4. One plasma physicist likened the NIF’s feat to “the Kitty Hawk moment for the Wright brothers” to The Washington Post. But in a January 2022 paper, scientists from the US Department of Energy wrote that their “Kitty Hawk moment” would be the wall-plug gain reaching 1, instead of the scientific gain, for fusion energy. The wall-plug gain is the ratio of the power from fusion to the power drawn from the wall-plug to run the power plant.

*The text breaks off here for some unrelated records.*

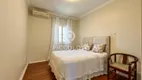 Foto 48 de Casa de Condomínio com 4 Quartos para alugar, 470m² em Loteamento Residencial Barão do Café, Campinas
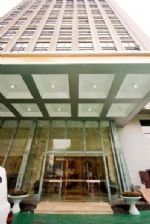 Xian Elite Hotel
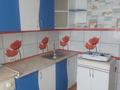 2-комнатная квартира · 50.3 м² · 2/5 этаж, Едомского 8 — Рядом КомпьютерЛенд за 150 000 ₸ в Щучинске — фото 3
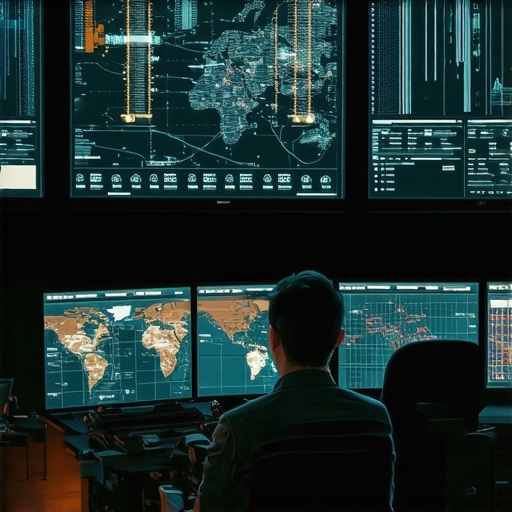 7 Real-Time Signal Syncs to Rank My Maps Faster in 2026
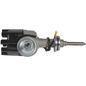 cardone-distribuidor-dodge-challenger-1970-1972-challenger-v8-5-2l-v8-5-6l-con-encendido-estandar-excepto-alto-rendimiento-0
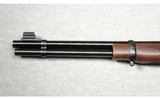 Marlin ~ Model 1894 ~ .357 Magnum - 5 of 9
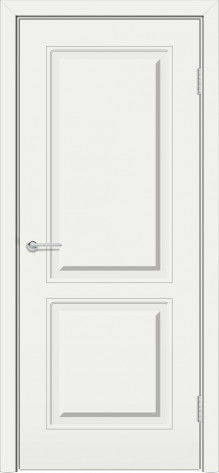 Содружество Межкомнатная дверь Б-9 ПГ, арт. 18441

5. The mode of operation of the inertial confinement facility at NIF is indirect-drive and uses central hotspot ignition. Indirect-drive means the laser pulses don’t directly strike the capsule holding the ions but the hohlraum holding the capsule. When the lasers strike the capsule directly, they need to do so as symmetrically as possible to ensure uniform compression on all sides. Any asymmetry leads to a Rayleigh-Taylor instability that rapidly reduces the yield. Achieving such pinpoint accuracy is quite difficult: the capsule is only 2 mm wide, so even a sub-millimetre deviation in a single pulse can tamp the output to an enormous degree. Once the laser pulses have heated up the hohlraum’s inside surface, the latter emits X-rays, which then uniformly compress and heat the capsule from all sides.

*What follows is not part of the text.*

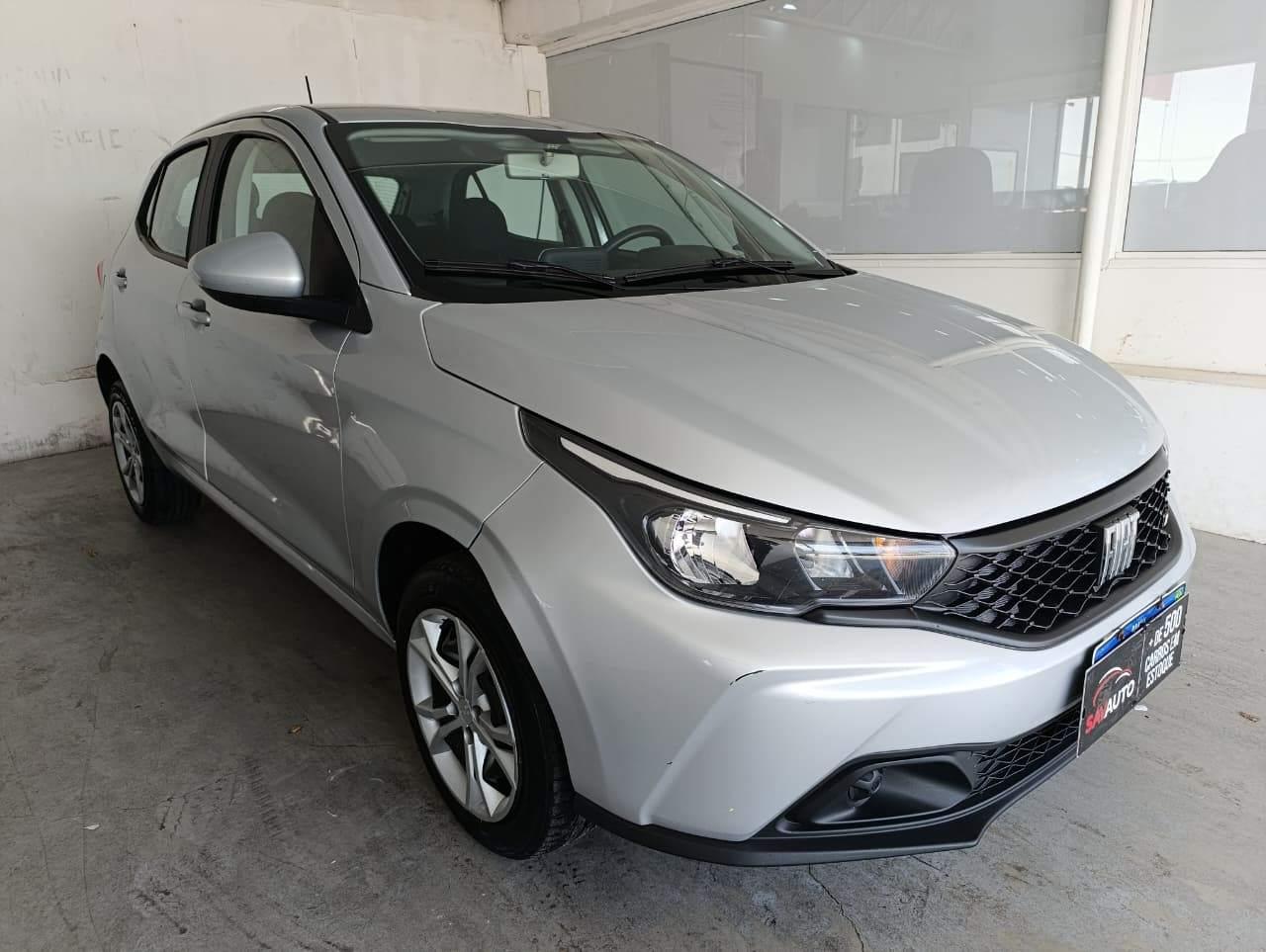 Foto número 449399 do veiculo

6. However, this doesn’t heat all of the fuel to the requisite high temperature. The fuel is arranged in concentric layers, and the heat and pressure cause the 20 µg of deueterium-tritium mix in the central portion to fuse first. This sharply increases the temperature and launches a thermonuclear “burn wave” into the rest of the fuel, which triggers additional reactions. The wisdom for this technique arises from the fact that fusing two hydrogen-2 nuclei requires a temperature corresponding to 5-10 keV of energy (a few million kelvin) whereas the yield is 17,600 keV. So supplying the energy for just one fusion reaction could yield enough energy for hundreds more. Its downside in the inertial confinement contest is that a not-insignificant fraction the energy needs to be diverted to compressing the nuclei instead of heating them, which reduces the gain.

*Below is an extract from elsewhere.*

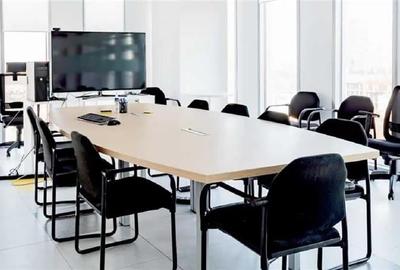 Inchiriere spatii de birouri in Bulevardul Expozitiei, de la 9.9 euro - 11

7. As the NIF announcement turns the world’s attention to the prospect of nuclear fusion, ITER’s prospects are also under scrutiny. According to [Shishir Deshpande of IPR Gandhinagar], who is also former project director of ITER-India, the facility is 75% complete and “key components under manufacturing” will arrive in the “next three to five years”. It has already overrun several cost estimates and deadlines (India is one of its funding countries) – but [according to another scientist’s] estimate, it has “great progress” and will “deliver”. Extending the “current experiments” – referring to the NIF’s tests – “is not a direct path to a power station, unlike ITER, which is far more advanced in being an integrated power station. Many engineering issues which ITER is built to address are not even topics yet for laser fusion, such as survival of key components under high-intensity radiation environments.”